ELEVATOR BRAKING SYSTEM

Abstract

A braking system for an elevator system includes two or more braking surfaces located at an elevator car and frictionally engageable with a rail of an elevator system. One or more actuators are located at the elevator car and are operably connected to at least one braking surface of the two or more braking surfaces. The one or more actuators are configured to urge engagement and/or disengagement of the at least one braking surface with the rail to stop and/or hold the elevator car during operation of the elevator system. One or more braking guides are located at the elevator car to maintain a selected distance between the two or more braking surfaces and the rail.

Description

BACKGROUND OF THE INVENTION

The subject matter disclosed herein relates to elevator systems. More specifically, the subject disclosure relates to braking systems for elevators.

Traction elevator systems are driven by a motor having a traction sheave, referred to as a machine, which drives a lifting means, typically ropes or belts, attached to an elevator car. The speed and motion of the elevator car are controlled by a variety of devices scattered throughout the elevator system which are installed and adjusted individually. For example, a brake at the machine is used to hold the elevator car during normal operation and as a first response to stop and hold the elevator car during emergency operation. In addition, safety brakes are mounted on the elevator car are utilized as a redundant braking device to stop the car in the hoistway in the event of an emergency. Installation and setup of all of these separate devices is costly and time consuming.

INFORMATION PROVIDED
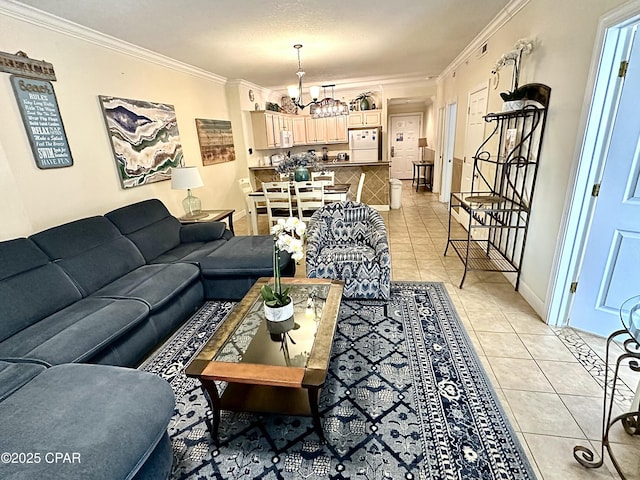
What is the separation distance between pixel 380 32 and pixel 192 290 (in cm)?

TASKS AND EXERCISES
a. According to the abstract of the elevator braking extract, which components of the braking system are located at the elevator car? List each one.
b. In the elevator braking extract, what serves as the redundant braking device that stops the car in the hoistway during an emergency?

ANSWER SET
a.
- Two or more braking surfaces
- One or more actuators
- One or more braking guides

b. Safety brakes mounted on the elevator car.